[Saved entries]
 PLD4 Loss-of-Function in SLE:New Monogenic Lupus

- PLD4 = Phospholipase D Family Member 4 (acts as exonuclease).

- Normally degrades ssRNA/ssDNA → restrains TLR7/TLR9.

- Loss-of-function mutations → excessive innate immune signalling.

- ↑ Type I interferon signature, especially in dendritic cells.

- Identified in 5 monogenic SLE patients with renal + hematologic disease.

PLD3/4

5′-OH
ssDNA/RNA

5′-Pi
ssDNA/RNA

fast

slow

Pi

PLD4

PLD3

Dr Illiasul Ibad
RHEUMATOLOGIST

*PROBLEM DESCRIPTION*.
Copy out every line of the entries where the string "Loss" shows up.

*SOLUTION TO THIS TASK*.
 PLD4 Loss-of-Function in SLE:New Monogenic Lupus
- Loss-of-function mutations → excessive innate immune signalling.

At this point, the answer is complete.